Murphy Funkhouser Capps’ baggage, for all to see
When Murphy Funhkhouser Capps debuted her autobiographical, one-woman show “Crazy Bag” in 2007, her life played out on a set stacked with luggage that served as a visual metaphor for the emotional baggage she carried with her.
On Sept. 29-Oct. 1 at the Asheville Community Theatre, the Black Mountain resident and business owner returned to the stage with “Carry On,” a play with a baggage-related title that picks up right where her first performance left off.
“‘Crazy Bag’ was all about me," she said. "I needed ‘Crazy Bag’ and I needed to give that show to the world. It was more self-serving. ‘Carry On’ represents a new level of maturity for me. It’s not about me, it’s about wanting desperately to give something to other people.”
Funkhouser Capps, who will perform a free, abbreviated version of “Carry On” at 6 p.m. Wednesday, Oct. 18 at Trinity Presbyterian Church in Hendersonville, wrote “Crazy Bag” when she was a single mother living in Colorado.
“The premise of the play is that I wake up one day and all the baggage of my life has fallen out of its overhead compartment and it’s all over my apartment,” Funkhouser Capps said. “I have to go through each piece and unpack it to face the decisions I’ve made before deciding whether to keep them or throw them away.
Funkhouser Capps, a native North Carolinian born to a Southern Methodist minister who enlisted in the military when his daughter was three years old. As Funkhouser Capps' tale progresses, the audience learns that the protagonist - an obedient child who left home to study church music at Brevard College - has what Funkhouser Capps calls a “closet heathen,” which becomes a larger part of the character's life.
“The moment my feet hit that campus, I began to rebel,” she said of herself and her character. “There’s a funny joke in the play about how I agreed with God that I’d go to Bible college and he gave me a sweet consolation prize in the form of my freshman year roommate Marlene - the daughter of liberal atheists. She was rebelling by going to Bible college.”
Actually, Funkhouser Capps left for Knoxville, Tennessee. In the play, she recounts a whirlwind life in which she was “very lost” and estranged from her family, she said, until her father’s suicide brought her home in 1998.
“As you can imagine, I put a lot of that on myself,” she said. “I assumed that they worried about me until the point that this (the suicide) happened and that he felt like a failure as a father. Like I, the heathen daughter, had left a mark of shame on him.”
Carrying the weight of her father’s death, Funkhouser Capps headed to Colorado, where she became pregnant with her daughter in 2004. The birth of Maggie brought about the ultimate moment of reckoning for the young, single mother.
“In the play there’s a line that says ‘wow, I didn’t realize my daughter had dreams too,” she said. One of those dreams for a little girl weary of her mother's travel and performance schedule was a permanent home. Her mother, turning what she called her personal “junk into treasure,” had been performing "Crazy Bag," accepted into the 2008 San Francisco Fringe Festival, throughout Colorado and in several other states.
Funkhouser Capps returned to her native state, performed “Crazy Bag” in Asheville for a final time and ended up finding her “matching luggage” in Black Mountain native Kenny Capps. To blend their professional and creative strengths, the couple opened Kudzu Brands, a branding agency, in 2010.

[Stored items]:
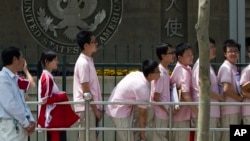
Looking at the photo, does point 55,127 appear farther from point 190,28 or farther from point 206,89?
point 190,28

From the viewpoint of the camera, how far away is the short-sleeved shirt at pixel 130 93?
9695 millimetres

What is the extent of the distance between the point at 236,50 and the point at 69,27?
18.1 feet

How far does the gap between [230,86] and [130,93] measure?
1233 millimetres

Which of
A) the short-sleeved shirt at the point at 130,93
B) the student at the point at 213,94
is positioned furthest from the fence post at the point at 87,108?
the student at the point at 213,94

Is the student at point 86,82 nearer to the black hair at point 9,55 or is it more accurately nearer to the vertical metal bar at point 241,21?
the black hair at point 9,55

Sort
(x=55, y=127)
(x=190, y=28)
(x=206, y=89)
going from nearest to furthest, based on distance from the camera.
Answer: (x=206, y=89) < (x=55, y=127) < (x=190, y=28)

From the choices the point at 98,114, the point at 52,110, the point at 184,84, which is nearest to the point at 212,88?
the point at 184,84

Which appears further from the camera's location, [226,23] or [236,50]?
[226,23]

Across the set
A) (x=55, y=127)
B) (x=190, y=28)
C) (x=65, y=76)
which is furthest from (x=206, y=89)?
(x=190, y=28)

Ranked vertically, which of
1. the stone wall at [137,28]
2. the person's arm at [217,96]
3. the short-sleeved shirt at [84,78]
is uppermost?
the stone wall at [137,28]

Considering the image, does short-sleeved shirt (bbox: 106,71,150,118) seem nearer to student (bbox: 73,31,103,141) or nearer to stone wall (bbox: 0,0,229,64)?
student (bbox: 73,31,103,141)

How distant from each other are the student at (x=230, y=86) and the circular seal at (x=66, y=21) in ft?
17.1

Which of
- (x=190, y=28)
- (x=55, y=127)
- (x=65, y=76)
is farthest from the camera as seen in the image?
(x=190, y=28)

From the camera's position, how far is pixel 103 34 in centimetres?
1508
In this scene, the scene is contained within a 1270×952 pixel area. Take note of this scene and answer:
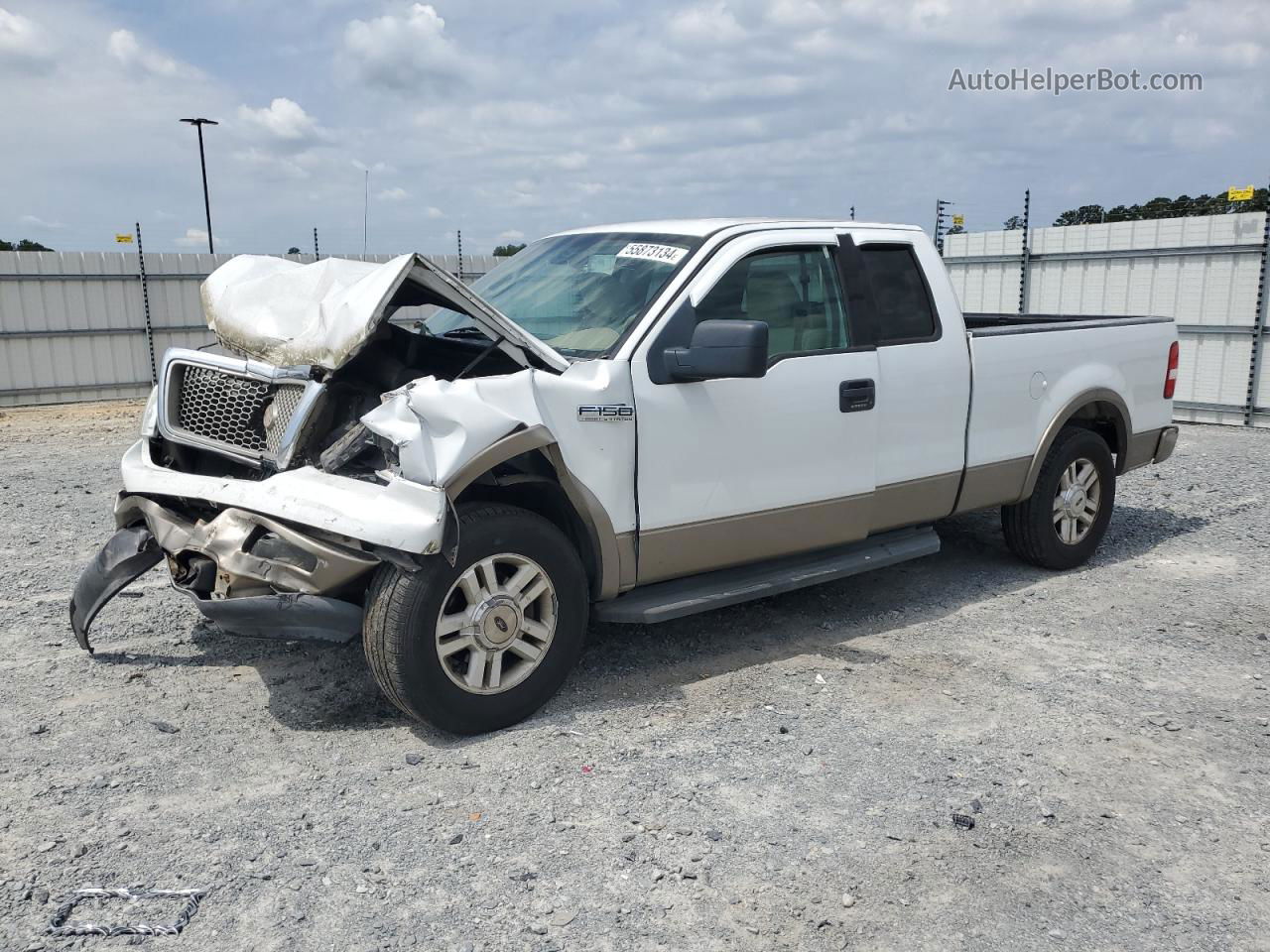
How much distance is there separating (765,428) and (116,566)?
9.05 feet

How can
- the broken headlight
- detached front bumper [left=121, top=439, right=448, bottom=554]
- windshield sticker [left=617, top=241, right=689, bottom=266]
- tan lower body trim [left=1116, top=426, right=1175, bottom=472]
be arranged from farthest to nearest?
1. tan lower body trim [left=1116, top=426, right=1175, bottom=472]
2. windshield sticker [left=617, top=241, right=689, bottom=266]
3. the broken headlight
4. detached front bumper [left=121, top=439, right=448, bottom=554]

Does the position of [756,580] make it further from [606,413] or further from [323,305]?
[323,305]

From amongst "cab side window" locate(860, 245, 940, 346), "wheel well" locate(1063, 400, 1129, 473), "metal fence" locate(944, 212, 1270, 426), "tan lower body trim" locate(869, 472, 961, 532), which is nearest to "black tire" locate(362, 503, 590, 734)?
"tan lower body trim" locate(869, 472, 961, 532)

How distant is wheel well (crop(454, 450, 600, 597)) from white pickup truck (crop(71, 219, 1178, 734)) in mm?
12

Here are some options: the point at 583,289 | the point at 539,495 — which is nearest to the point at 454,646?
the point at 539,495

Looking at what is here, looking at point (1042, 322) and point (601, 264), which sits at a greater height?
point (601, 264)

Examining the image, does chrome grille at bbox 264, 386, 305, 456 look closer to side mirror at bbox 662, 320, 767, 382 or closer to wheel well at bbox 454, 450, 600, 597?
wheel well at bbox 454, 450, 600, 597

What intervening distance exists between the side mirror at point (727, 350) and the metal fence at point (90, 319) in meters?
13.2

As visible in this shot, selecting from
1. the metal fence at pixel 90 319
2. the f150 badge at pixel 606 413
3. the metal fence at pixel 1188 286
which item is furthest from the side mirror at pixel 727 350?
the metal fence at pixel 90 319

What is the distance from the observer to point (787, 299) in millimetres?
4707

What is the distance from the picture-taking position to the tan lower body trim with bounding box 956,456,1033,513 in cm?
546

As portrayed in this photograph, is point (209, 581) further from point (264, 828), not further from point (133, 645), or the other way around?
point (133, 645)

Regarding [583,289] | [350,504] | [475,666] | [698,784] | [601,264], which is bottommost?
[698,784]

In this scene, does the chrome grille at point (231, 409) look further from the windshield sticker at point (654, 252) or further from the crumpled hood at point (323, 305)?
the windshield sticker at point (654, 252)
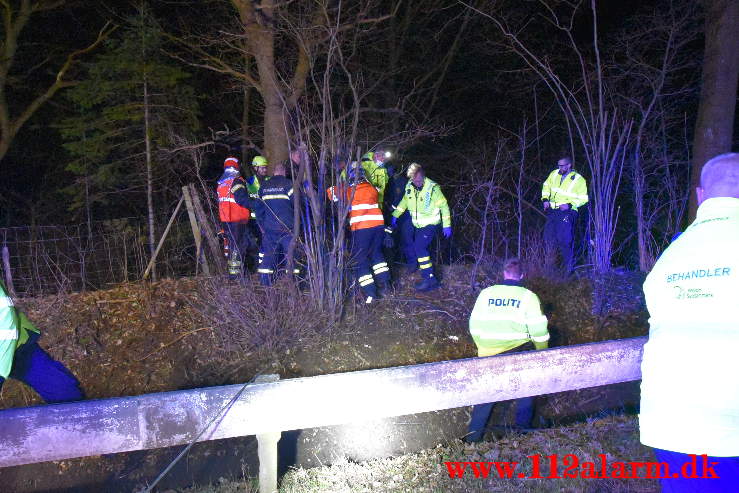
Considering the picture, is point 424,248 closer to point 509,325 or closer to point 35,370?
point 509,325

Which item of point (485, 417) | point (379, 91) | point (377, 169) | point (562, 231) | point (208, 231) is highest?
point (379, 91)

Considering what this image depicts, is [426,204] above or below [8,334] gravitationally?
above

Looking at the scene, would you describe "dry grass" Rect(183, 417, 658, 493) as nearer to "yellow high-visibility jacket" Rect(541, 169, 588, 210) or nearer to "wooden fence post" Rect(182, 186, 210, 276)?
"yellow high-visibility jacket" Rect(541, 169, 588, 210)

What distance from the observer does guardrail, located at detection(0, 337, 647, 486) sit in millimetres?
3297

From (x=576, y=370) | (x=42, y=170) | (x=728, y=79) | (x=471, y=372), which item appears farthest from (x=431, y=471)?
(x=42, y=170)

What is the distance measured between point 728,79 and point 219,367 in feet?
26.9

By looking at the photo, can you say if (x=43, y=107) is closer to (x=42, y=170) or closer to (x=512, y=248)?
(x=42, y=170)

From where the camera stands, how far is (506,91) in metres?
14.6

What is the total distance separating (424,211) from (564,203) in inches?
89.9

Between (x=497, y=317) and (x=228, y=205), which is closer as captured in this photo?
(x=497, y=317)

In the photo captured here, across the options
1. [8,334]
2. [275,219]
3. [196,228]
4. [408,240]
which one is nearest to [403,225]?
[408,240]

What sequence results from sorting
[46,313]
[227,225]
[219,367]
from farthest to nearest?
[227,225], [46,313], [219,367]

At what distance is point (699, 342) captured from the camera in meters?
1.83

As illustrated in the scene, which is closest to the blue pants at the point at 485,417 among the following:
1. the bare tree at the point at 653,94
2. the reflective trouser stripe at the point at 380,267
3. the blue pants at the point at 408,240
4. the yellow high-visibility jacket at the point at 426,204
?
the reflective trouser stripe at the point at 380,267
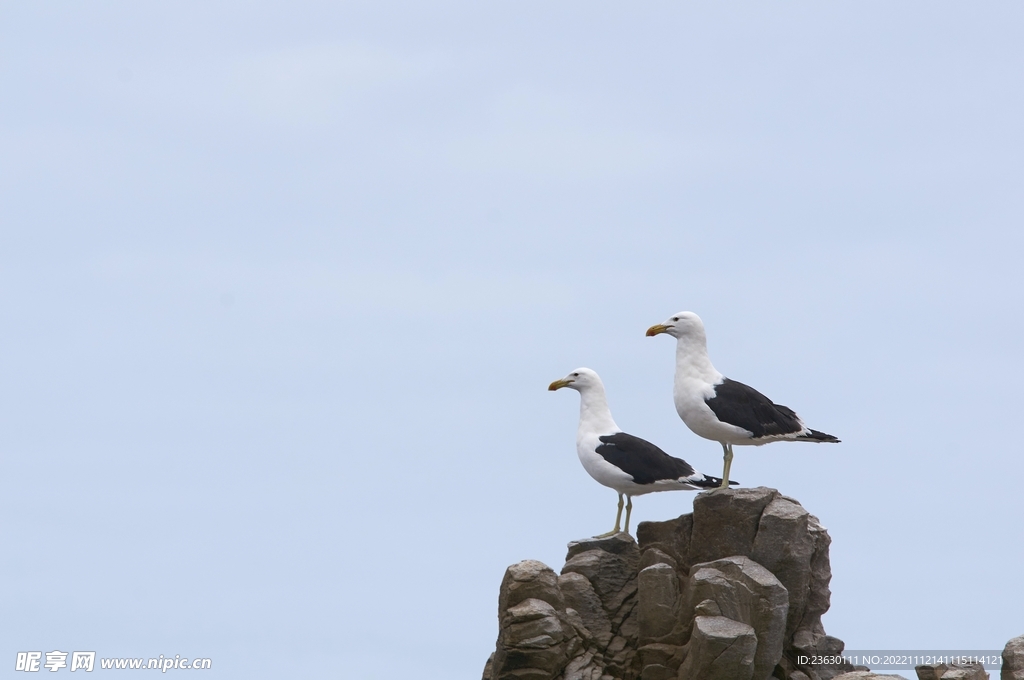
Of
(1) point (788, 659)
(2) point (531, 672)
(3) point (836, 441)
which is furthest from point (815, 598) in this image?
(2) point (531, 672)

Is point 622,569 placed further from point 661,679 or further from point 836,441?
point 836,441

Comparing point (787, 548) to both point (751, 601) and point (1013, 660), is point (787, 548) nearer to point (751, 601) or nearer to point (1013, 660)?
point (751, 601)

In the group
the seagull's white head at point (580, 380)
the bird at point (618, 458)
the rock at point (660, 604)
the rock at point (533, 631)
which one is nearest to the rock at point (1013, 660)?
the bird at point (618, 458)

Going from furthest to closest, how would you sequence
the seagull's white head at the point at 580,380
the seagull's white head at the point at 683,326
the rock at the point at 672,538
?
the seagull's white head at the point at 580,380
the seagull's white head at the point at 683,326
the rock at the point at 672,538

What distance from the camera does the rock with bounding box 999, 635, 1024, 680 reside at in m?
24.9

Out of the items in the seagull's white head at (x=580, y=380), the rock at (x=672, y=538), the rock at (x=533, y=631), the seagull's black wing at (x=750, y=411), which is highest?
the seagull's white head at (x=580, y=380)

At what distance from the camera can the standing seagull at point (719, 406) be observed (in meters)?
25.7

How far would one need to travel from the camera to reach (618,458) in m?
26.5

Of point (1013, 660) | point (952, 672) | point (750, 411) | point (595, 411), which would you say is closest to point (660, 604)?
point (750, 411)

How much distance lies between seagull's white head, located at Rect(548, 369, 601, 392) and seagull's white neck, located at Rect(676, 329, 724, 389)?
181 cm

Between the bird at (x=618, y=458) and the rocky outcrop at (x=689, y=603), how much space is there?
64cm

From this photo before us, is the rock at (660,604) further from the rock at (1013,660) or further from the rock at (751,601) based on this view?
the rock at (1013,660)

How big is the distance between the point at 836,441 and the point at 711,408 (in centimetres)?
246

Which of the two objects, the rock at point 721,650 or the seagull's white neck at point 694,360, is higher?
the seagull's white neck at point 694,360
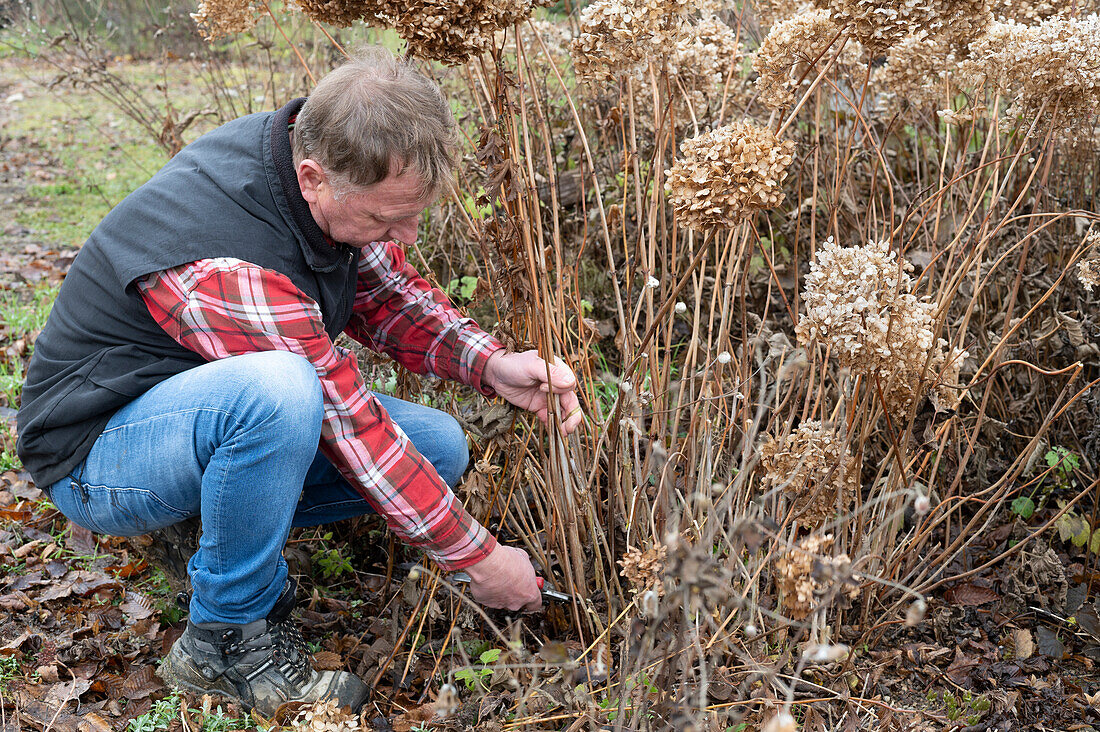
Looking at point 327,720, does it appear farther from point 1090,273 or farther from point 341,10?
point 1090,273

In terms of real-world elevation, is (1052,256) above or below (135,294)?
below

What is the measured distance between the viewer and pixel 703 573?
1225 mm

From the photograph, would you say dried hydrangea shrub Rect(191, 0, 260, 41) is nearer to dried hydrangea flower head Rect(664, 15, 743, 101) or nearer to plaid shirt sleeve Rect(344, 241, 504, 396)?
plaid shirt sleeve Rect(344, 241, 504, 396)

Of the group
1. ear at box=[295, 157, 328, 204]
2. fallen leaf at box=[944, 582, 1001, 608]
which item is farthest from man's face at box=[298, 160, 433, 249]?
fallen leaf at box=[944, 582, 1001, 608]

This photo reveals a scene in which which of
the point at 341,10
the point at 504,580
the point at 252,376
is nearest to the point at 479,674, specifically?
the point at 504,580

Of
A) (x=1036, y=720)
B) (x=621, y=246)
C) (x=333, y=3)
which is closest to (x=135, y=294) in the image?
(x=333, y=3)

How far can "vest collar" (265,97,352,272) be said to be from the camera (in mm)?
1852

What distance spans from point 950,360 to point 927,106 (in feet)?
4.99

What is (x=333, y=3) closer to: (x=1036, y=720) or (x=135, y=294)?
(x=135, y=294)

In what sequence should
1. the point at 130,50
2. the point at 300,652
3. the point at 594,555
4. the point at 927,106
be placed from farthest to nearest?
1. the point at 130,50
2. the point at 927,106
3. the point at 594,555
4. the point at 300,652

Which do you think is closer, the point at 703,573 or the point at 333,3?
the point at 703,573

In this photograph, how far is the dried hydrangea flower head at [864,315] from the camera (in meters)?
1.58

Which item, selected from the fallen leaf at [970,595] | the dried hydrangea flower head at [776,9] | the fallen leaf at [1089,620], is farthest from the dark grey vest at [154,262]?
the fallen leaf at [1089,620]

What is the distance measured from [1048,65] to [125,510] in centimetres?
211
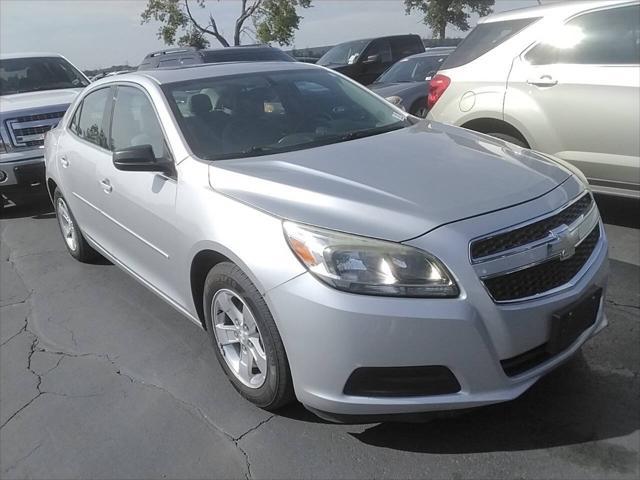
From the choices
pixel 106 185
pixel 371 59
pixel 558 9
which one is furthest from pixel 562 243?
pixel 371 59

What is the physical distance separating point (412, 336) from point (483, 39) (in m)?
3.92

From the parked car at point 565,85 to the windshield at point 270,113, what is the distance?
154 cm

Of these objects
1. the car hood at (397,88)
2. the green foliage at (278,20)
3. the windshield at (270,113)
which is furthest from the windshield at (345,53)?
the green foliage at (278,20)

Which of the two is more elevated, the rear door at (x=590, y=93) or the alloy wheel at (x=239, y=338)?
the rear door at (x=590, y=93)

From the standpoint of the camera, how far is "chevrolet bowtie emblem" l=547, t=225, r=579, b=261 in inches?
93.5

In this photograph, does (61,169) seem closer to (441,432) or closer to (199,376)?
(199,376)

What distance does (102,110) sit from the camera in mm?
4262

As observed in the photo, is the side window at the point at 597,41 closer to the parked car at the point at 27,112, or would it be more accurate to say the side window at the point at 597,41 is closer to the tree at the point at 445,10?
the parked car at the point at 27,112

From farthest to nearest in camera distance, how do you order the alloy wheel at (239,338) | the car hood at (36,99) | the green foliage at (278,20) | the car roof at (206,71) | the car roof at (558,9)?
the green foliage at (278,20), the car hood at (36,99), the car roof at (558,9), the car roof at (206,71), the alloy wheel at (239,338)

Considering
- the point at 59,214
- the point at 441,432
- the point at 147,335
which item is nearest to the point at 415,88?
the point at 59,214

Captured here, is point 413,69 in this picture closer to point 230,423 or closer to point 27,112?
point 27,112

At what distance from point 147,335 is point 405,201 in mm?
2110

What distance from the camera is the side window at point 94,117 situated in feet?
13.8

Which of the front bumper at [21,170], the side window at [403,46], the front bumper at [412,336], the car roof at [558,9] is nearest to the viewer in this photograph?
the front bumper at [412,336]
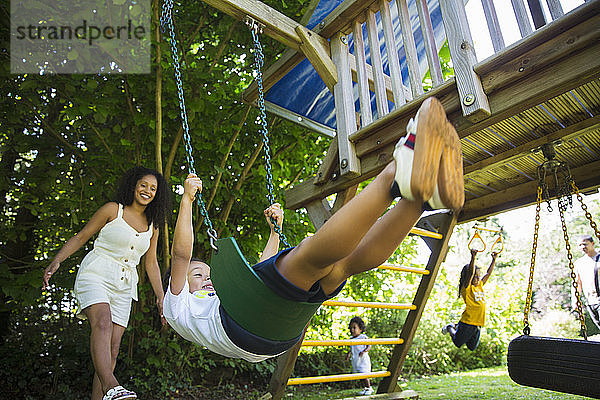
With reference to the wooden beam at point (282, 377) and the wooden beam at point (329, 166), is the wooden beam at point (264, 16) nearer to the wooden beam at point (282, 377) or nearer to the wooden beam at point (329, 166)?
the wooden beam at point (329, 166)

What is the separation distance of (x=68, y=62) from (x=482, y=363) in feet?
25.9

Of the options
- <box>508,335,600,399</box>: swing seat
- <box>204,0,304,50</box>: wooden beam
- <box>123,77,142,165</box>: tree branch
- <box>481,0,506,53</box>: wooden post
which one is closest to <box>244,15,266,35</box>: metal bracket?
<box>204,0,304,50</box>: wooden beam

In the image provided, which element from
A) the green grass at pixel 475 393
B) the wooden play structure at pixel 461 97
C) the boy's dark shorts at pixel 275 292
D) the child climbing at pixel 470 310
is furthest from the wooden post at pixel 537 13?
the green grass at pixel 475 393

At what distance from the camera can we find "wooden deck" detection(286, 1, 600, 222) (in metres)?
1.70

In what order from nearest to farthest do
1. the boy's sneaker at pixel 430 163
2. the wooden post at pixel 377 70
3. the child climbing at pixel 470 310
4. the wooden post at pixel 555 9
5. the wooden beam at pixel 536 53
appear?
the boy's sneaker at pixel 430 163, the wooden beam at pixel 536 53, the wooden post at pixel 555 9, the wooden post at pixel 377 70, the child climbing at pixel 470 310

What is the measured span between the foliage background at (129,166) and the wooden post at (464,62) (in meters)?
1.99

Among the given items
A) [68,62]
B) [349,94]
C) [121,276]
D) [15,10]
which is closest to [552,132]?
[349,94]

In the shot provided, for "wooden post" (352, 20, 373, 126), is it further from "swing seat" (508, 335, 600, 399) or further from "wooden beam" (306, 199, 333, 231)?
"swing seat" (508, 335, 600, 399)

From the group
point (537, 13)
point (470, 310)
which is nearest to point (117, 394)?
point (537, 13)

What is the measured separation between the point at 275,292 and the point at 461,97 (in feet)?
4.10

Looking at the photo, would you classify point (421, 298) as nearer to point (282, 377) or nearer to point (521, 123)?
point (282, 377)

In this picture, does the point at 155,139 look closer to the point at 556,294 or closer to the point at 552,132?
the point at 552,132

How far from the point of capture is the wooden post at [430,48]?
7.29ft

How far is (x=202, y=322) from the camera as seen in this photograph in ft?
5.96
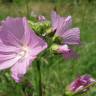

[Required work]:
1. List every four-digit year that appears in the article about Murphy Funkhouser Capps, in the order each first occurs.
2. Write the next part of the article about Murphy Funkhouser Capps, continuing from its final sentence.

[Responses for each task]:
1. 2007, 1998, 2004, 2008, 2010

2.
Having come to grips with her past, “life was perfect,” according to Funkhouser Capps, who had another daughter, Georgia, with Kenny in the coming years. Then, in 2015, her husband was diagnosed with multiple myeloma, and everything, including her neatly stowed baggage, came crashing down.
“Three years after we were married we were sitting in the oncologist’s office and getting the news that Kenny had cancer in 80 percent of his bone marrow,” she said.
Kenny wasn't able to work at Kudzu while undergoing a bone marrow transplant. (Forced to take a new direction, the longtime endurance athlete earlier this year launched his “Throwing Bones” campaign to raise money and awareness for bone marrow cancer. As part of the campaign, next year he will run from the Outer Banks to Clingman’s Dome.)
As her husband began his battle with the disease, Funkhouser Capps returned to writing, which had helped her bring order to her life before. “Carry On,” which incorporates “Crazy Bag” as the opening act, was born.
“I think the message (of the play) can help a lot of people,” she said. “There’s a middle section called 'Bewilderness,' which is the midpoint where I had my daughter and was literally walking through the 'bewilderness' like, ‘what’s next?’
“The third section is called 'Domesti-city,' and that’s where I meet Kenny and fall in love,” she added.
The conclusion of the play doesn’t provide any guesses what the next act will hold for Funkhouser Capps, who plans to submit the play to the Spoleto Festival in Charleston, South Carolina later this year. However, as she and her family continue to support Kenny in his fight against multiple myeloma, she wants her message of the necessity of hope to find the people who need it most.
“My hope is that people who need to hear this message about carrying on, about brushing yourself off and standing yourself back up and continuing on no matter what, will hear it,” she said. “That was a gift I wanted to give to people who were hurting.”
Murphy Funkhouser Capps live
What: “Carry On”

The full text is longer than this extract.